**Dataset records:**

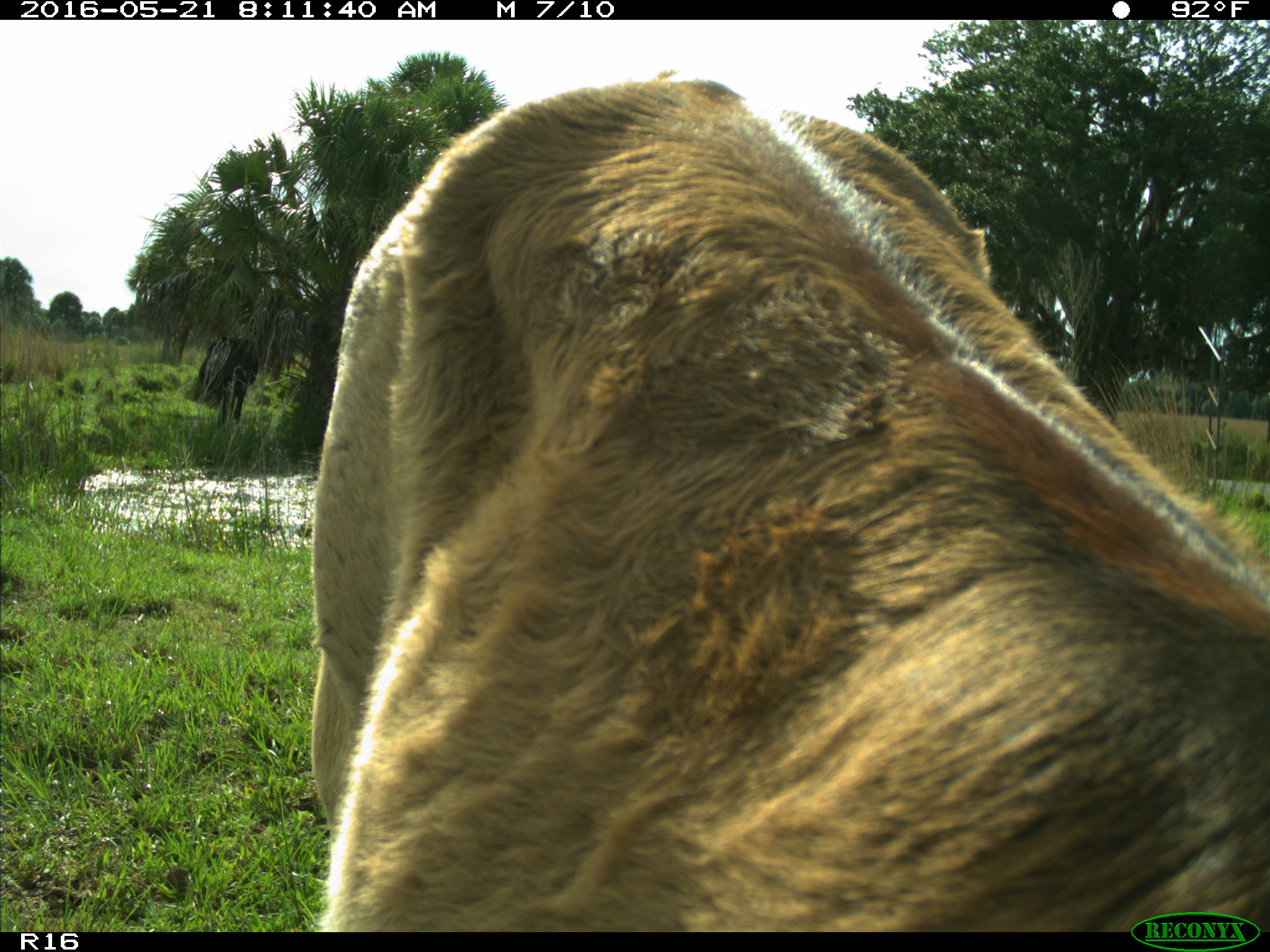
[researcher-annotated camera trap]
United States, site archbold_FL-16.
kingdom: Animalia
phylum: Chordata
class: Mammalia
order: Artiodactyla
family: Bovidae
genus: Bos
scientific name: Bos taurus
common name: domestic cow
Bos taurus (domestic cow).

**The problem:** Return every entry from the listing above exactly as it stands, leaving out any picture.

**Exercise answer:**
[researcher-annotated camera trap]
United States, site archbold_FL-16.
kingdom: Animalia
phylum: Chordata
class: Mammalia
order: Artiodactyla
family: Bovidae
genus: Bos
scientific name: Bos taurus
common name: domestic cow
Bos taurus (domestic cow).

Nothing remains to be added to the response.